MICA:Synthetic untranslated regions for direct delivery of therapeutic mRNAs

Injection of proteins is a common approach for vaccination and therapies where a protein is deficient, such as insulin for diabetes and monoclonal antibodies to treat various diseases, including cancer. An alternative way to provide proteins in patients is to inject an mRNA, which the body then uses to make the protein. This approach has particular utility in situations where a rapid response to a new infectious agent is required, for example in a pandemic. This is because manufacturing a novel mRNA is rapid and more predictable than manufacturing a protein. The efficacy of an mRNA in vivo is influenced by its stability and how well it can be translated to make the protein. These factors are governed in part by the sequences which flank the segment encoding the protein, known as the untranslated regions (UTRs). A stable, highly translated mRNA will produce more protein for longer, which has the potential to reduce the frequency of injections and the dose of mRNA required. This has the advantage of reducing side effects caused by an immune response to the injected mRNA. Furthermore, a smaller dose requirement reduces the manufacturing burden for scaling up a potential vaccine in a pandemic. Thus, there is a critical need to understand how UTRs work and use this knowledge to find the best UTRs to use for mRNA therapeutics.

In this project, we will use synthetic biology to generate novel UTRs which are stable and highly translatable. We will test the efficacy of these synthetic UTRs (SUTRs) in vitro and in vivo using mRNAs encoding proteins of relevance to viral pandemics. We will also develop an artificial intelligence approach to allow in silico design of SUTRs.
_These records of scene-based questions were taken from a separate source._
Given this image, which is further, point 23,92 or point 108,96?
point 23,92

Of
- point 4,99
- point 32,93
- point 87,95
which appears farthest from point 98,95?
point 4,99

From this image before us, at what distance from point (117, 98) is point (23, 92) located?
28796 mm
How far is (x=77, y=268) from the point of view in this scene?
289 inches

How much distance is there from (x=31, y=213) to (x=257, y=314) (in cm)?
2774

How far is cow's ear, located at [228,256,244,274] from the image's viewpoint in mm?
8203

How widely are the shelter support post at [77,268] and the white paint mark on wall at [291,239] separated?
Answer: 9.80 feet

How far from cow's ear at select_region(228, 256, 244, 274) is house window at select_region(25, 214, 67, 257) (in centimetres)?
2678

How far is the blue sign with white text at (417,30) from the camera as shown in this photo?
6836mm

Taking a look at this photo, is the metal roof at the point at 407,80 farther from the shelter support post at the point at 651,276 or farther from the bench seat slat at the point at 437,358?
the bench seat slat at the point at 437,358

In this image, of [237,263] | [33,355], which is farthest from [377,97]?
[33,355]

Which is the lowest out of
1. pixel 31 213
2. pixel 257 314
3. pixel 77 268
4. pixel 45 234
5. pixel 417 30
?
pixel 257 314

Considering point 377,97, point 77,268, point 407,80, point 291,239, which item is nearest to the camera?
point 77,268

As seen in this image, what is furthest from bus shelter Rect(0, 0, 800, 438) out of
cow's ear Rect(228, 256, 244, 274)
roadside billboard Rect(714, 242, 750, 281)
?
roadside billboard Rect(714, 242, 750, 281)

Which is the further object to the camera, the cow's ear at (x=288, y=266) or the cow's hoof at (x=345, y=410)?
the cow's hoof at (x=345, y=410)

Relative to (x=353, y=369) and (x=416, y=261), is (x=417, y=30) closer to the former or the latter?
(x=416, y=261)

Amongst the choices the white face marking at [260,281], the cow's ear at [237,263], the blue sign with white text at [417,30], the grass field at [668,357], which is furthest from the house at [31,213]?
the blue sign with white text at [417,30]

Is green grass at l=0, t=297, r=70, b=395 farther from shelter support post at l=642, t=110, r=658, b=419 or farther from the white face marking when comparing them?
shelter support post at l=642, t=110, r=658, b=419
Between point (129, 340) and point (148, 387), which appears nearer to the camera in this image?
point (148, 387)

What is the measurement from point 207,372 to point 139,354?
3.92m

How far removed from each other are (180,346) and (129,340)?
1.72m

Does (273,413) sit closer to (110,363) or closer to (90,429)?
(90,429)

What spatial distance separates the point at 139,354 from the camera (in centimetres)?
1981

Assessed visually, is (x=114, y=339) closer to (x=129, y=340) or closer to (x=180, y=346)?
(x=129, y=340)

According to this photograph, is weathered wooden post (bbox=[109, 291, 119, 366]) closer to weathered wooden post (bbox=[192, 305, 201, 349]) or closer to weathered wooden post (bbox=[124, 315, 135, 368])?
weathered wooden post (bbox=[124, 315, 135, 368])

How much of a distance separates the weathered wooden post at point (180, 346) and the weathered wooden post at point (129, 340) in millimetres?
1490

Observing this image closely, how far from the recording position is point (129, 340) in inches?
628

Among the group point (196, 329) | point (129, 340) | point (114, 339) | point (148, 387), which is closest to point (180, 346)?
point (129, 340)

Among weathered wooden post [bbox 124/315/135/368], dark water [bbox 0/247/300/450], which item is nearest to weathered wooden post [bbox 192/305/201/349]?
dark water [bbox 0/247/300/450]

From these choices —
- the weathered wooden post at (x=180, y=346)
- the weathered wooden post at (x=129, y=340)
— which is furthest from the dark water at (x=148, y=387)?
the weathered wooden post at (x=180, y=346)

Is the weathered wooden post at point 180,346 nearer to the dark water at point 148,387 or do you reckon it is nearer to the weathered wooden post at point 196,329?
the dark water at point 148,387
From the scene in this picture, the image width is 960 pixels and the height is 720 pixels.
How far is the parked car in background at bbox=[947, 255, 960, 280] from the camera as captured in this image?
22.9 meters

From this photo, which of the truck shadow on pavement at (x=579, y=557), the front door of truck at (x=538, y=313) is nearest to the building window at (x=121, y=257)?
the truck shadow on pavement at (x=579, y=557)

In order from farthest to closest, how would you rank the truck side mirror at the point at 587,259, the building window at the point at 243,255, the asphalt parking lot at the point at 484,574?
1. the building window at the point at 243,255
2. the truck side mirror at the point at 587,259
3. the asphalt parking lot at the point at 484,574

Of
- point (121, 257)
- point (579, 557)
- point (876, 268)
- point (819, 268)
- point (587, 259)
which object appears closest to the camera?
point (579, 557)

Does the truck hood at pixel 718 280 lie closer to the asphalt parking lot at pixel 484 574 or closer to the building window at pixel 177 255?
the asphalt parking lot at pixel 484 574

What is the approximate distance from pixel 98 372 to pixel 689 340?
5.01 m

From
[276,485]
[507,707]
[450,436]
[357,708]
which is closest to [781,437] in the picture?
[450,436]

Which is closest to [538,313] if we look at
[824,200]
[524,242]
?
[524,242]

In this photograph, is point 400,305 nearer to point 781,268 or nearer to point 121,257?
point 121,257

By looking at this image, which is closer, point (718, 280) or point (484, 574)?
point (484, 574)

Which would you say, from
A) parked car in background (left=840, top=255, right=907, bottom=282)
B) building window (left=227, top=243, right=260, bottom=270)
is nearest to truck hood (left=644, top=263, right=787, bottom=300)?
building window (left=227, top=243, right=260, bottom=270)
Injection of proteins is a common approach for vaccination and other therapies, such as insulin for diabetes and monoclonal antibodies to treat various diseases, including cancer. An alternative way to provide proteins in patients is direct injection of an appropriately formulated mRNA. This approach has particular utility in situations where a rapid response to a new infectious agent is required, for example in a pandemic. This is because manufacturing a novel mRNA is rapid and more predictable than proteins. The efficacy of an mRNA in vivo is influenced by its stability and translatability. These factors are governed in part by untranslated regions (UTRs) flanking the open reading frame. A stable, highly translated mRNA will produce more protein for longer, which has the potential to reduce the frequency of injections and the dose of mRNA required, reducing side effects caused by an immune response to the injected mRNA. Furthermore, a smaller dose requirement reduces the manufacturing burden for scaling up a potential vaccine in a pandemic. Thus, there is a critical need to understand the contribution of UTR sequence determinants to mRNA half-life and translation efficiency, and to use this knowledge to identify optimal UTRs for use in therapeutic mRNAs.
The stability and translatability of an mRNA are partly regulated by trans-acting factors (e.g. RNA binding proteins), which recognise motifs within the UTRs and bind to elicit their activities. We will combine motifs with desirable properties to create synthetic UTRs (SUTRs) selected for stability and translatability. We will also perform directed evolution on naturally occurring UTRs, selected for their intrinsic stability and translatability to generate UTRs with improved characteristics for in vivo administration. Using the knowledge gained from screening SUTRs we will develop an artificial intelligence approach for in silico design of UTRs with optimal properties tailored to specific target tissues.